# Data records
╭──

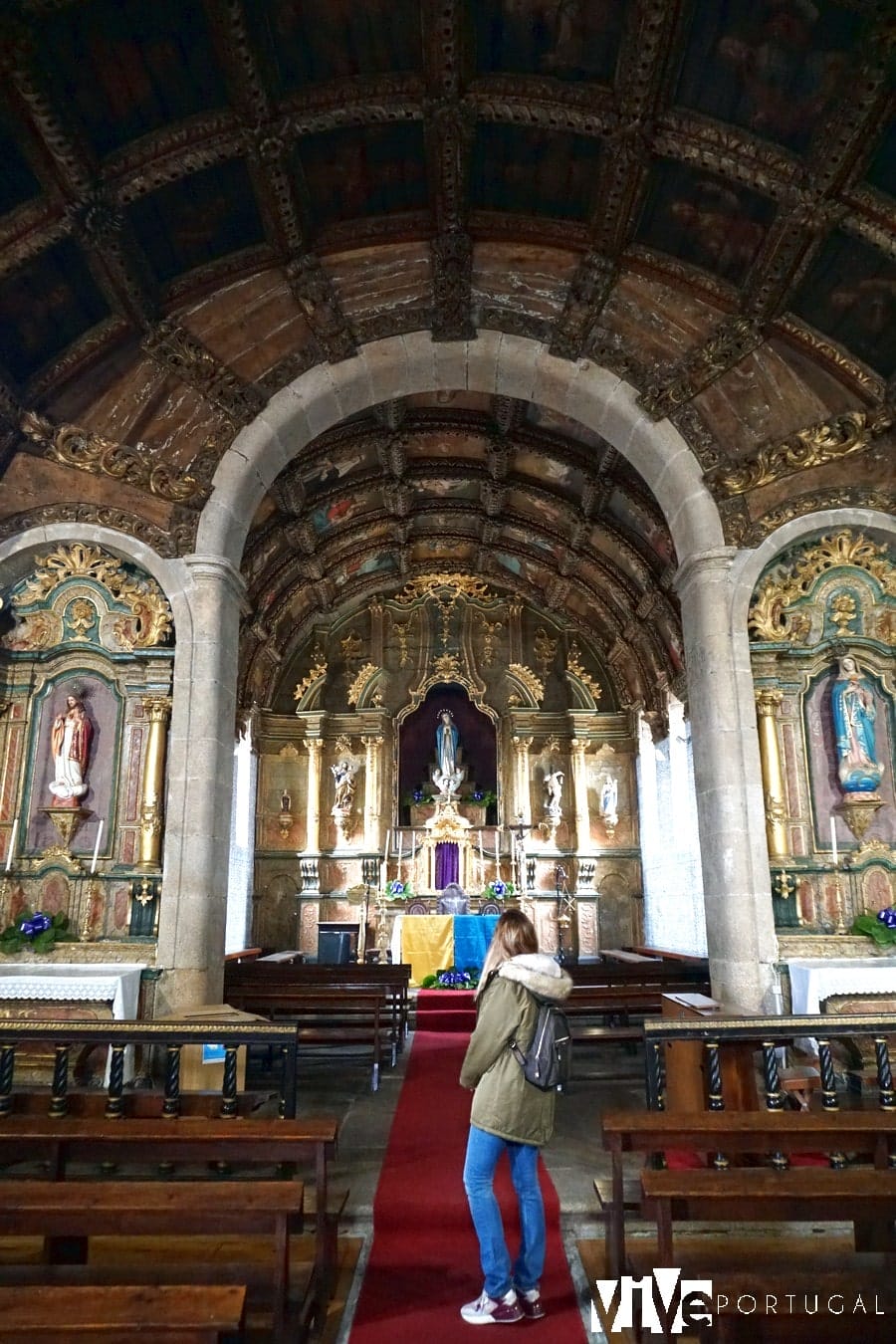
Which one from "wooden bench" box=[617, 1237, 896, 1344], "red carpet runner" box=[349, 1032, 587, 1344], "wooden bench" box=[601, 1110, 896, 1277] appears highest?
"wooden bench" box=[601, 1110, 896, 1277]

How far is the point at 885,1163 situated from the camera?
4141 millimetres

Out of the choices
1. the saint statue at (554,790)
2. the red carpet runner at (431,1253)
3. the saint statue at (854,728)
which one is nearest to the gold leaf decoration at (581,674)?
the saint statue at (554,790)

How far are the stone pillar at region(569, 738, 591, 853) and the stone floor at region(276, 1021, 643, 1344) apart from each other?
6916 mm

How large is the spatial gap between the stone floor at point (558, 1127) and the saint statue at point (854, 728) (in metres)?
3.46

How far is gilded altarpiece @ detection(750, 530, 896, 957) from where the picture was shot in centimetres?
830

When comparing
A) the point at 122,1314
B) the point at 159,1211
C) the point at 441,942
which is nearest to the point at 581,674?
the point at 441,942

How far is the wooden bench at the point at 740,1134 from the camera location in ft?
12.9

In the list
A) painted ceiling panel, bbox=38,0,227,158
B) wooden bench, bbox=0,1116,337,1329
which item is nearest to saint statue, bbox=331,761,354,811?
painted ceiling panel, bbox=38,0,227,158

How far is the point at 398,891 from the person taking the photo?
55.2ft

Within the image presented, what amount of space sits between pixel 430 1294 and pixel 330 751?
1443 centimetres

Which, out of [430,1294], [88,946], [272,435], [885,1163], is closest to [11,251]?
[272,435]

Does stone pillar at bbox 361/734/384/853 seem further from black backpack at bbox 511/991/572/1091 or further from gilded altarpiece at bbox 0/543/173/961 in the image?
black backpack at bbox 511/991/572/1091

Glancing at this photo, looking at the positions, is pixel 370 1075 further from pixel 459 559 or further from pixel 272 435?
pixel 459 559

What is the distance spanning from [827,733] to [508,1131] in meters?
6.14
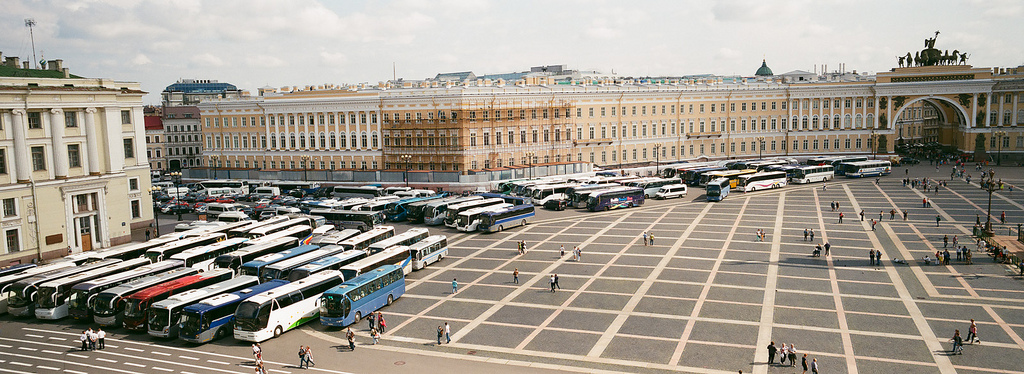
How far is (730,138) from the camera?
103m

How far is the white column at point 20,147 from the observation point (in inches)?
1758

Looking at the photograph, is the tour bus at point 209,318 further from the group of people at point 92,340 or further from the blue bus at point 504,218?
the blue bus at point 504,218

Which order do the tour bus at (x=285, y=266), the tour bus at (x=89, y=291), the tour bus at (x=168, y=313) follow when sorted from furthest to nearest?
1. the tour bus at (x=285, y=266)
2. the tour bus at (x=89, y=291)
3. the tour bus at (x=168, y=313)

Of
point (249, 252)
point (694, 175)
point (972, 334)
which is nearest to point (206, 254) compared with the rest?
point (249, 252)

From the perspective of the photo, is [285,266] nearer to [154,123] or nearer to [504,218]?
[504,218]

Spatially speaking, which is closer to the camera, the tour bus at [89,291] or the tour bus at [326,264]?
the tour bus at [89,291]

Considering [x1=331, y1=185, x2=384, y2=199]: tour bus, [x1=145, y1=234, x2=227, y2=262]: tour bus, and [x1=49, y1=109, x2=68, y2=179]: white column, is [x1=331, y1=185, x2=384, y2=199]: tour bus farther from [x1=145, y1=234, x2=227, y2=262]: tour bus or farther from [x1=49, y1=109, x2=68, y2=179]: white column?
[x1=49, y1=109, x2=68, y2=179]: white column

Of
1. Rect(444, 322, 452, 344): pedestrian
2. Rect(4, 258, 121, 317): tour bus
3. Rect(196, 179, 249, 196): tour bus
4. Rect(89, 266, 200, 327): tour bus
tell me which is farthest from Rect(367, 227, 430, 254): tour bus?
Rect(196, 179, 249, 196): tour bus

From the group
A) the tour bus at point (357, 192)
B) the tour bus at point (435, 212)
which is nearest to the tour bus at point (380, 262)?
the tour bus at point (435, 212)

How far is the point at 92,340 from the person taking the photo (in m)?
30.4

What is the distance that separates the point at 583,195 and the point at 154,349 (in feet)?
146

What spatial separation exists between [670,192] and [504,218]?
81.6 ft

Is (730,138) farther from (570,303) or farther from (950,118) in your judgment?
(570,303)

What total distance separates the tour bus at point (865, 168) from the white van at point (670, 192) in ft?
87.3
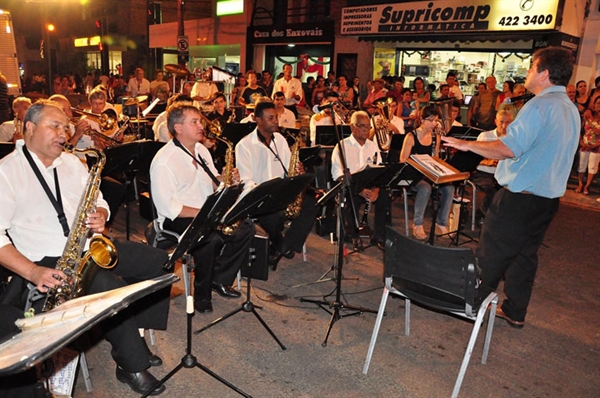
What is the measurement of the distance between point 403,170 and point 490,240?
4.41 feet

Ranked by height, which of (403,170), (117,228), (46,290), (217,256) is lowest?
(117,228)

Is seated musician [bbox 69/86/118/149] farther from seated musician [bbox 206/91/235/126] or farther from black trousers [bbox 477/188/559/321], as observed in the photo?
black trousers [bbox 477/188/559/321]

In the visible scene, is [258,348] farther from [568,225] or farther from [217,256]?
[568,225]

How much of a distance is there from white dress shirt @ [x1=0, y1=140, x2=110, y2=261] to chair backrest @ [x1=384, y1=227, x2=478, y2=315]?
231cm

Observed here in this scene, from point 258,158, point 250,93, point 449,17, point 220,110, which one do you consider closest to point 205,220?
point 258,158

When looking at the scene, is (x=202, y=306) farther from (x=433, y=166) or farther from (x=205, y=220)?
(x=433, y=166)

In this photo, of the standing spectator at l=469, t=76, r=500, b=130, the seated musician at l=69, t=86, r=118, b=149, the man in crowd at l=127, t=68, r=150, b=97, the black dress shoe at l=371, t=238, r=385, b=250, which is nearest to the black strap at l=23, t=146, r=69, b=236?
the seated musician at l=69, t=86, r=118, b=149

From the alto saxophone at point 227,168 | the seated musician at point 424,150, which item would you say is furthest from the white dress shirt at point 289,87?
the seated musician at point 424,150

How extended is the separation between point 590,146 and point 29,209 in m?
10.1

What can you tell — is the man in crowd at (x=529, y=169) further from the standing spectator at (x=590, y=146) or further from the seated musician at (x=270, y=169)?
the standing spectator at (x=590, y=146)

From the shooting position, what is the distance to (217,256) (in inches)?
185

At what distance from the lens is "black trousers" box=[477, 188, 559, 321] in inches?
165

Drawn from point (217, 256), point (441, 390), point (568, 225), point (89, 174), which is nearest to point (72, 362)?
point (89, 174)

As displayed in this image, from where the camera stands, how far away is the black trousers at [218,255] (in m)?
4.41
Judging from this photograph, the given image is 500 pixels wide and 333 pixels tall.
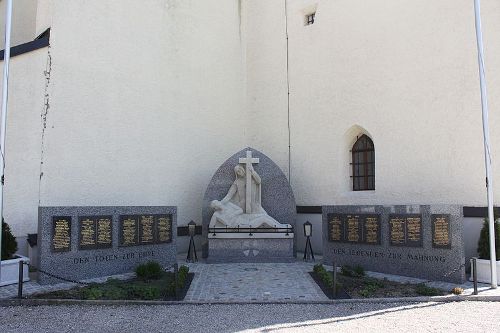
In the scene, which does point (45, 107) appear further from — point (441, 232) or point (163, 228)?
point (441, 232)

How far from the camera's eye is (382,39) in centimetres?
1384

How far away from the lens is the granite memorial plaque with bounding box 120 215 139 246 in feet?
36.8

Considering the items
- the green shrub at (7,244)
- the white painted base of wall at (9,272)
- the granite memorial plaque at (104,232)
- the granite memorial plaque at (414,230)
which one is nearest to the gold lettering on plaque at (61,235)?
the granite memorial plaque at (104,232)

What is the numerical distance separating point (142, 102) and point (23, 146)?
3.85 m

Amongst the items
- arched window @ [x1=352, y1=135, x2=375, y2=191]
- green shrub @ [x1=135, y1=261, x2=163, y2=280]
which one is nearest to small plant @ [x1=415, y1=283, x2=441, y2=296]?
arched window @ [x1=352, y1=135, x2=375, y2=191]

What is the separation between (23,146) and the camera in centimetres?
1170

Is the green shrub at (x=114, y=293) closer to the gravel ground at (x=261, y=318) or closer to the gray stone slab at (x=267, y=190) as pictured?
the gravel ground at (x=261, y=318)

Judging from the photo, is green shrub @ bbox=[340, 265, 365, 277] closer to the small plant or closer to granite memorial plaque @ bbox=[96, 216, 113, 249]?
the small plant

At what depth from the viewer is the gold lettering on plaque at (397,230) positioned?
35.7 feet

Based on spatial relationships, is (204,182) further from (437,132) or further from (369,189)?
(437,132)

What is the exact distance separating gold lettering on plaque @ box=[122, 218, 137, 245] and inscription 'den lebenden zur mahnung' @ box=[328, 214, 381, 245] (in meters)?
5.13

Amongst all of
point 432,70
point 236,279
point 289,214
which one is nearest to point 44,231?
point 236,279

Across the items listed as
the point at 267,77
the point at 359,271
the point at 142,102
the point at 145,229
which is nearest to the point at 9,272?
the point at 145,229

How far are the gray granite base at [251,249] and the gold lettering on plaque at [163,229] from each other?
1.55 m
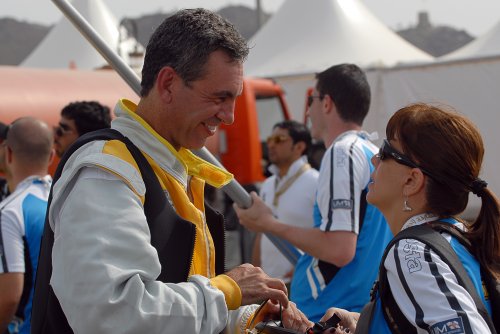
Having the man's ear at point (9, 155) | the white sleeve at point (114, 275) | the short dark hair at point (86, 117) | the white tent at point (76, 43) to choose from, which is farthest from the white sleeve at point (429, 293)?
the white tent at point (76, 43)

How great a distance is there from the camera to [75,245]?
1776 millimetres

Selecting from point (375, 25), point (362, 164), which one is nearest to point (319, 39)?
Answer: point (375, 25)

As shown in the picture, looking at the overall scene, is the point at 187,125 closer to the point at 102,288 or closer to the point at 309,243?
the point at 102,288

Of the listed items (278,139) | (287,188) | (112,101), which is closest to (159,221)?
(287,188)

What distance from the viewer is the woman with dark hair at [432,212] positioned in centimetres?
195

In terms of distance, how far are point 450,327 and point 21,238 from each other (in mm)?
2199

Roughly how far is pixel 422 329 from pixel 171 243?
26.8 inches

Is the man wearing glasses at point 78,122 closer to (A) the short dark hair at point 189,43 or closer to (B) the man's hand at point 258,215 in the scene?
(B) the man's hand at point 258,215

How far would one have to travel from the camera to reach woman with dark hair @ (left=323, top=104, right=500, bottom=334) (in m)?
1.95

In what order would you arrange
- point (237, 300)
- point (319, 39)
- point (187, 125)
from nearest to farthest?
point (237, 300)
point (187, 125)
point (319, 39)

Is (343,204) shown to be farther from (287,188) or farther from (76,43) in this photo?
(76,43)

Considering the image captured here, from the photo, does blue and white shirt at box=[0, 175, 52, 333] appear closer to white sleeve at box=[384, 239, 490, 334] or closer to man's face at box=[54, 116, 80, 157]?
man's face at box=[54, 116, 80, 157]

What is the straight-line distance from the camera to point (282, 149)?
6324 millimetres

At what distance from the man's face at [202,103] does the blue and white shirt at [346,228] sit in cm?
143
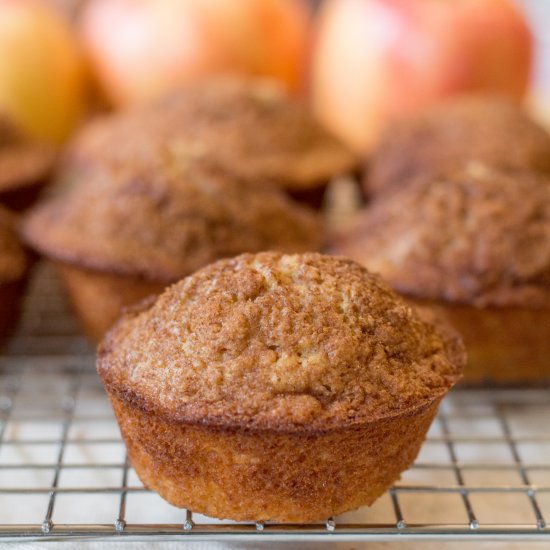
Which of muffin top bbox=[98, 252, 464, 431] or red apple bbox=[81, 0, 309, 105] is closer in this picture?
muffin top bbox=[98, 252, 464, 431]

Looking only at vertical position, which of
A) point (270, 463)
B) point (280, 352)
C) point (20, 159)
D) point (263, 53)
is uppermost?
point (280, 352)

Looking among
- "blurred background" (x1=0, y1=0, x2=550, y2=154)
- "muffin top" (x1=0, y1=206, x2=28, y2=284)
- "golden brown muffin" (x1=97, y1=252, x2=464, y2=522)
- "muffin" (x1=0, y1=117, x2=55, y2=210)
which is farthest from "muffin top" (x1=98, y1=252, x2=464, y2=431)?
"blurred background" (x1=0, y1=0, x2=550, y2=154)

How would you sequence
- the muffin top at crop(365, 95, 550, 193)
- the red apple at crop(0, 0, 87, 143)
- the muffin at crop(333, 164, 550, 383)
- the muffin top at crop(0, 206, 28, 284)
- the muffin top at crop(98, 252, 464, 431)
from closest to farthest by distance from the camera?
the muffin top at crop(98, 252, 464, 431)
the muffin at crop(333, 164, 550, 383)
the muffin top at crop(0, 206, 28, 284)
the muffin top at crop(365, 95, 550, 193)
the red apple at crop(0, 0, 87, 143)

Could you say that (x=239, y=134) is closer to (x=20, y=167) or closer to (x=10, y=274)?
(x=20, y=167)

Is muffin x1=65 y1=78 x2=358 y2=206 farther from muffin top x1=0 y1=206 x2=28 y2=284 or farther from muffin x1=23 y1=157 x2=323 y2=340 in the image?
muffin top x1=0 y1=206 x2=28 y2=284

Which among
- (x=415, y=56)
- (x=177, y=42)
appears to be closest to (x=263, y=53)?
(x=177, y=42)

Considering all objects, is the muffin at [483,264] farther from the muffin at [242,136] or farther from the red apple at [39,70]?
the red apple at [39,70]

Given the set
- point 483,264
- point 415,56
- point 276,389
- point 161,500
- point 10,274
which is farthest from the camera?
point 415,56
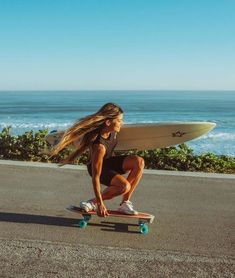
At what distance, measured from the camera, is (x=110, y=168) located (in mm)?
5410

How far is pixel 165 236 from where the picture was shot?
5.09m

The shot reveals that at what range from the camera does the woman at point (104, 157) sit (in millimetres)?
5188

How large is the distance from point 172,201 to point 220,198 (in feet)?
2.30

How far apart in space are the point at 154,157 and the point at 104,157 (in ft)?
12.4

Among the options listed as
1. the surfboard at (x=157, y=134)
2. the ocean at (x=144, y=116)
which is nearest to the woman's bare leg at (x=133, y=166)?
the surfboard at (x=157, y=134)

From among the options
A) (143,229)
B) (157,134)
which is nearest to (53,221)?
(143,229)

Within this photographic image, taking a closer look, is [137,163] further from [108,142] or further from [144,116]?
[144,116]

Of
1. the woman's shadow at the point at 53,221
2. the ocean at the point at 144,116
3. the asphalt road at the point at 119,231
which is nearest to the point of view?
the asphalt road at the point at 119,231

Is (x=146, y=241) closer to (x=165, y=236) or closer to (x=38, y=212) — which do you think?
(x=165, y=236)

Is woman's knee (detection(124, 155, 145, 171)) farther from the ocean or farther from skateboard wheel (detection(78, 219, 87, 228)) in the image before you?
the ocean

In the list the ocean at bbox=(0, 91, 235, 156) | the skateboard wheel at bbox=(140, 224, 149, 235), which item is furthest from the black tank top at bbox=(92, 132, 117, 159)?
the ocean at bbox=(0, 91, 235, 156)

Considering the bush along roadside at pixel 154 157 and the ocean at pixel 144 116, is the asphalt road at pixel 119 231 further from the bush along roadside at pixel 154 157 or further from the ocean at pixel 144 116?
the ocean at pixel 144 116

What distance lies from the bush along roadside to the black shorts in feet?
10.5

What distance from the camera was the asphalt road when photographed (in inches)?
164
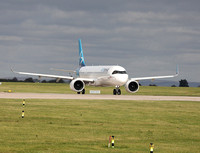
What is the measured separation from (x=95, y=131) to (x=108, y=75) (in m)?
43.5

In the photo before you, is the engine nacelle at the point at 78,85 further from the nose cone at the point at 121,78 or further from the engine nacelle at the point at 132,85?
→ the engine nacelle at the point at 132,85

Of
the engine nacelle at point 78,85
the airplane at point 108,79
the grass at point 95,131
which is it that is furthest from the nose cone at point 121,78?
the grass at point 95,131

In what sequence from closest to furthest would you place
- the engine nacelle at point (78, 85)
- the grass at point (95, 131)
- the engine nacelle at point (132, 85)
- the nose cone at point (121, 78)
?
1. the grass at point (95, 131)
2. the nose cone at point (121, 78)
3. the engine nacelle at point (132, 85)
4. the engine nacelle at point (78, 85)

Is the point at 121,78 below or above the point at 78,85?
above

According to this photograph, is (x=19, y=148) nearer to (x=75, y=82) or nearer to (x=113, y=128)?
(x=113, y=128)

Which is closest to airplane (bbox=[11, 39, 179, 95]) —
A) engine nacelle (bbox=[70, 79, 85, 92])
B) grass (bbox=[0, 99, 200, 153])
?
engine nacelle (bbox=[70, 79, 85, 92])

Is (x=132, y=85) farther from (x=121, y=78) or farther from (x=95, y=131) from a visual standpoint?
(x=95, y=131)

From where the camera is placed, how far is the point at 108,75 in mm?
65938

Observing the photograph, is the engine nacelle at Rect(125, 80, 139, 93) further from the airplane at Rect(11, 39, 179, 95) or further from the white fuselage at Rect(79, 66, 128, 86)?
the white fuselage at Rect(79, 66, 128, 86)

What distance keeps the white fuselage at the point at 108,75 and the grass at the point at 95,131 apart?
30.4 meters

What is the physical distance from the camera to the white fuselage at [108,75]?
63938mm

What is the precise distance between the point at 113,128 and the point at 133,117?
5.79 meters

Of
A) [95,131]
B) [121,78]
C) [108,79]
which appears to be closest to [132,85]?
[121,78]

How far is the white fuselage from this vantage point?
63938mm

╰──

# Requirements
What needs duplicating is the run of lines from the one containing "Which is closest to airplane" through the last line of the entries above, exact and complete.

# Completed exercise
Which is closest to airplane (bbox=[11, 39, 179, 95]) —
A) engine nacelle (bbox=[70, 79, 85, 92])
B) grass (bbox=[0, 99, 200, 153])
?
engine nacelle (bbox=[70, 79, 85, 92])

Is (x=132, y=85) farther from (x=121, y=78) or farther from (x=95, y=131) from a visual standpoint?
(x=95, y=131)

From where the camera is placed, how far is the point at 108,75 in mm?
65938

Observing the photograph, is the engine nacelle at Rect(125, 80, 139, 93) further from the airplane at Rect(11, 39, 179, 95) or further from the white fuselage at Rect(79, 66, 128, 86)?
the white fuselage at Rect(79, 66, 128, 86)

What distance keeps the white fuselage at the point at 108,75 and the grass at the point at 95,131 apart?
30.4 meters

What is the physical distance from the camera to the white fuselage at [108,75]?
63938mm

What is the precise distance between the point at 113,128 and the point at 133,117?
5.79 meters

Of
A) [95,131]
B) [121,78]
C) [108,79]
which appears to be closest to [132,85]?
[121,78]

How far is the white fuselage from this vantage point?
63938mm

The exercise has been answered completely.